**DOCUMENT EXTRACT:**
####
I shut down mix phx.server and ran EXPLAIN ANALYZE on the slow queries - Each one of them took 10 seconds or so to complete, using full table scans. Then, as a test, I fired up the old Pleroma source tree, connecting to the new database - The instance ran silky smooth and generated almost no load to the box. This effectively ruled out potential db corruption or config issue. At this stage, the issue was most likely around database indexes (I hoped).

To solve this, I created a new, empty Postgres database, switched back to the Akkoma source tree, generated another brand new config using mix pleroma.instance gen, and ran ecto.migrate on top of the empty database, to generate a pristine database schema. Then, used pg_dump to grab the schema of both databases and looked at the diff between them.

There were at least 3 significant differences between the Pleroma/Akkoma schemas. The last one was the most interesting: CREATE INDEX activitie_create_objects_index. In the Pleroma version, the index was created on top of a function; OTOH, the Akkoma version was a COALESCE().
####
**AVAILABLE DATA:**
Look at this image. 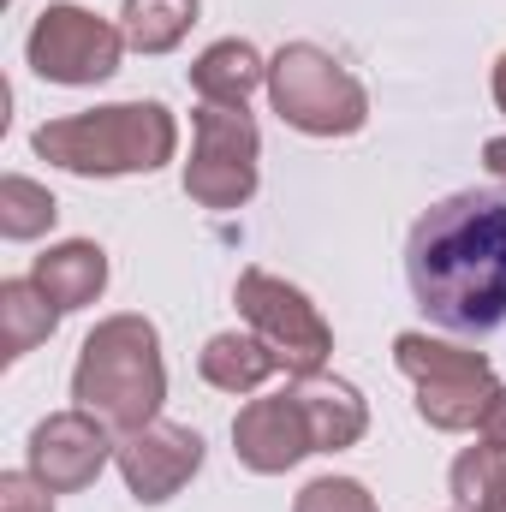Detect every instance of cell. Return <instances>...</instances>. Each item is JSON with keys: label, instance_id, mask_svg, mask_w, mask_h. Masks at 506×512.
####
**DIRECTION 1:** From the Akkoma migration write-up, list every command or tool the writer reports running, using, or shutting down.
**DIRECTION 2:** Reproduce the passage of the Akkoma migration write-up from "To solve this, I" to "was a COALESCE().".
**DIRECTION 3:** Resume the Akkoma migration write-up, picking up after its final sentence.

**REPLY 1:**
- mix phx.server
- EXPLAIN ANALYZE
- mix pleroma.instance gen
- ecto.migrate
- pg_dump

**REPLY 2:**
To solve this, I created a new, empty Postgres database, switched back to the Akkoma source tree, generated another brand new config using mix pleroma.instance gen, and ran ecto.migrate on top of the empty database, to generate a pristine database schema. Then, used pg_dump to grab the schema of both databases and looked at the diff between them.

There were at least 3 significant differences between the Pleroma/Akkoma schemas. The last one was the most interesting: CREATE INDEX activitie_create_objects_index. In the Pleroma version, the index was created on top of a function; OTOH, the Akkoma version was a COALESCE().

**REPLY 3:**
p.s. Looks like this issue was experienced by at least one other instance admin: Making sure you're not a bot!

After dropping and recreating the 3 indices / discrepencies with the pristine Akkoma version, I restarted the instance and - big sigh of relief - Job done!

Lesson learned: Slow query log is awesome, alway have backups (app code as well as database)

Thanks for reading,
Ninja

ninja · 2 November 2022 12:37

Bonus speed bump: Frontends not updating

After the successful migration, I noticed pleroma-FE looked more or less than same as the old one, even after running mix pleroma.frontend install pleroma-fe a few times. Odd, wasn’t it?

Turned out the in-database config was storing old download URLs to the various FEs.

Problem was easily fixed by running mix pleroma.config delete pleroma frontends to remove the in-database config section, then restart the server to let the default URLs re-populate themselves, then run ``mix pleroma.frontend install` again to download the latest and greatest FEs (Yay!)

Ninja

FloatingGhost · 4 November 2022 04:44

interesting, thanks for the detailed account!

seems that function index thing was added reasonably recently → Add function to calculate associated object id (!3692) · Merge requests · Pleroma / pleroma · GitLab

wonder why that particular thing is causing an issue - i suppose if one is migrating from a newer pleroma instance, they might conflict

so you say the fix was to delete the index and recreate as per akkoma? interesting, i didn’t consider what effect newer pleroma migrations might have

i’ll have to think of how to mitigate against that..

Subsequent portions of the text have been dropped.